[TRECHO DO DOCUMENTO]
Protocolado n.º 3.816/09 – art. 28 do CPP

Processo n.º 050.08.056840-8/0000 – MM. JUÍZO DO DIPO 4

Réu: (...)

 

EMENTA: CPP, ART. 28. USO DE DOCUMENTO FALSO (CP, ART. 304). INDICIADO QUE, AO SER PRESO EM FLAGRANTE, APRESENTA CÉDULA DE IDENTIDADE FALSIFICADA. EXERCÍCIO DO DIREITO DE AUTODEFESA. INADMISSIBILIDADE. DENÚNCIA.

1. A apresentação de cédula de identidade falsificada por indiciado configura, em tese, o crime do art. 304 c.c. art. 297 do CP.

2. Não há falar-se em exercício do direito constitucional de autodefesa no ato de quem, visando furtar-se de suas responsabilidades criminais, apresenta documento falsificado.

3. A conduta viola a fé pública e expõe o nome de terceiros a fundado risco de se verem injustamente envolvidos em acusações criminais.

Solução: designação de outro promotor de justiça para oferecimento de denúncia.

 

 

 

                                      O presente feito teve início com ofício requisitório expedido pelo MM. Juízo da 9.ª Vara Criminal Central da Capital, endereçado ao Delegado do 4.º Distrito Policial, para apurar suposto crime de uso de documento falso (CP, art. 304).

 

                                      Apurou-se que o indiciado fora preso em flagrante por roubo e, durante a lavratura do respectivo auto, exibira cédula de identidade ideologicamente falsificada, pois continha sua fotografia com qualificação alheia (de (...)).

 

                                      O inquérito policial relativo ao crime contra o patrimônio foi relatado e, antes mesmo de sua conclusão, já se descobrira a falsidade do documento exibido por (...), o qual foi apreendido e submetido a exame pericial (cf. fls. 60/61).

 

                                      Nestes autos, concluídas as investigações, inclusive com a inquirição do investigado (fls. 126/127), o qual confessou o delito, aduzindo que assim agira por ser foragido da Justiça, o feito foi remetido ao DD. Promotor de Justiça. Este requereu o arquivamento do inquérito, por entender que a conduta de (...) visava, tão somente, ocultar seu passado criminoso, caracterizando exercício de sua autodefesa (fls. 141/143).

 

                              Vislumbrando elementos suficientes para o oferecimento de denúncia, a MM. Juíza de Direito houve por bem remeter os autos a esta Procuradoria Geral de Justiça, com fundamento no artigo 28 do CPP (fls. 145/147).

 

                                      É o relatório.

 

                                      O presente protocolado enseja duas questões centrais: (i) qual o crime a se imputar, em tese, ao indiciado, em decorrência do documento falso apresentado; (ii) se sua conduta encontra-se amparada por seu direito constitucional de ampla defesa.
[/TRECHO DO DOCUMENTO]
[MATERIAL EXTRAÍDO]
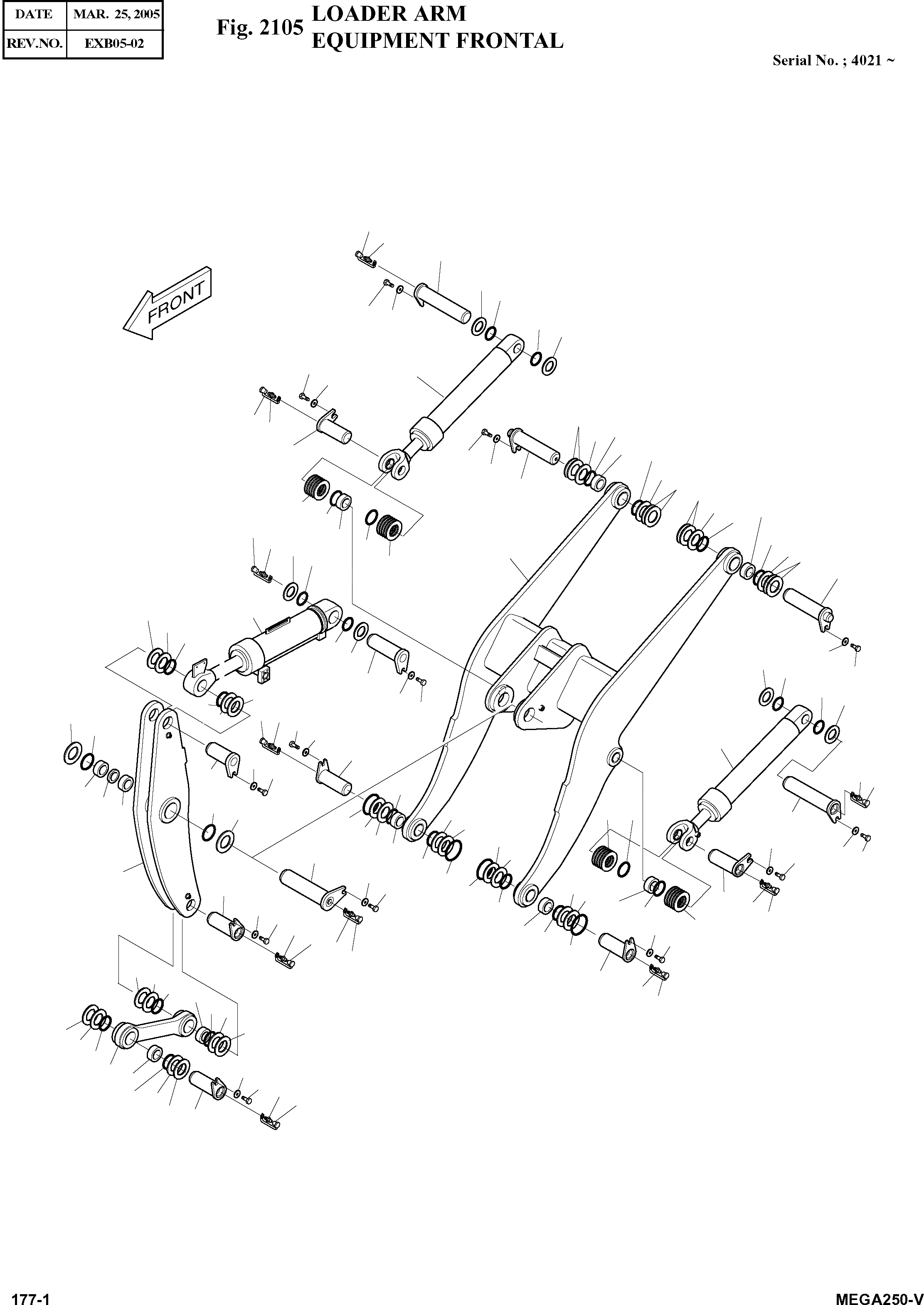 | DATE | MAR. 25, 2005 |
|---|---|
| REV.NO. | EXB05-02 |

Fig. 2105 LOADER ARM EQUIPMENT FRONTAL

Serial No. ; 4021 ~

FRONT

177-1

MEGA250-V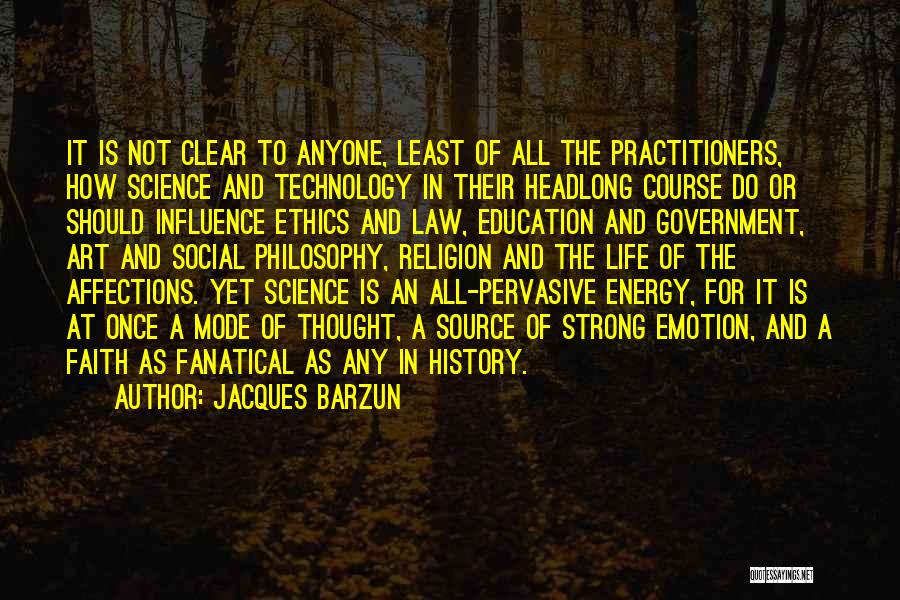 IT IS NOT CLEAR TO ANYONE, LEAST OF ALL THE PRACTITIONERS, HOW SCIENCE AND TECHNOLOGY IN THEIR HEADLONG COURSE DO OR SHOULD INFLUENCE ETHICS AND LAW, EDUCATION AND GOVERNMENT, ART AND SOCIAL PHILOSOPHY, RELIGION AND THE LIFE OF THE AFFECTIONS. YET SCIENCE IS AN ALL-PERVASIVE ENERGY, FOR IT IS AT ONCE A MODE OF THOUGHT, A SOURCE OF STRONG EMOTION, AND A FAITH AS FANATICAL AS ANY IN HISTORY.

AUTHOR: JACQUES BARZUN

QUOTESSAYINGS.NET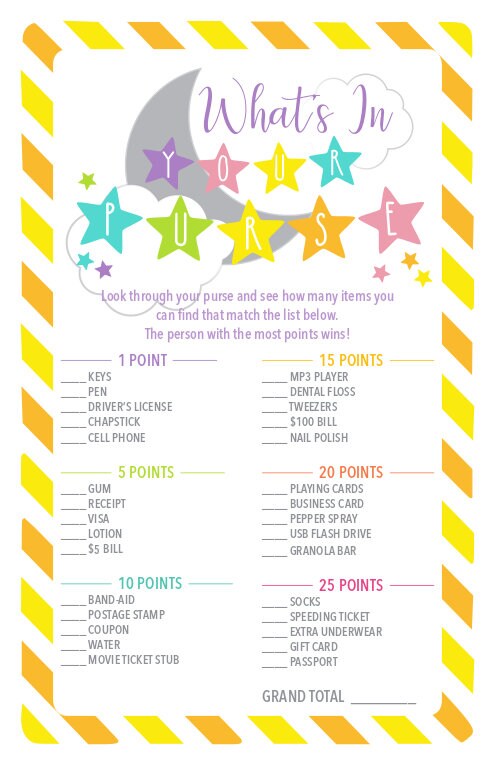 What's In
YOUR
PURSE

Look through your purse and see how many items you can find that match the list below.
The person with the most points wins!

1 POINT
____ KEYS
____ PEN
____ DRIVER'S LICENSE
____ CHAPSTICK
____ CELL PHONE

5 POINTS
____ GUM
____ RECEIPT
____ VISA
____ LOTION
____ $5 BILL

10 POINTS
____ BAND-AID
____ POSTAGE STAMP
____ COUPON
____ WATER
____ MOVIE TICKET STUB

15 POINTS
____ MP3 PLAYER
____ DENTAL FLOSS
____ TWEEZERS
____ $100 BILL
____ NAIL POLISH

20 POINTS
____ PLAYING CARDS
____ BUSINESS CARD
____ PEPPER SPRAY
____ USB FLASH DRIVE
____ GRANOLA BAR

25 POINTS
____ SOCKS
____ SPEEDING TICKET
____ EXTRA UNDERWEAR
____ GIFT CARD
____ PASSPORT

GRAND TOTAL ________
[/MATERIAL EXTRAÍDO]
O QUE FAZER:
[a] De acordo com o trecho do documento, por qual crime o indiciado foi preso em flagrante?
[b] Liste todos os artigos de lei citados no trecho do documento e indique o código a que cada um pertence.
Baseie-se somente no trecho do documento para responder.

RESULTADOS DO EXERCÍCIO:
[a] Por roubo.

[b]
- Art. 28 do CPP
- Art. 304 do CP
- Art. 297 do CP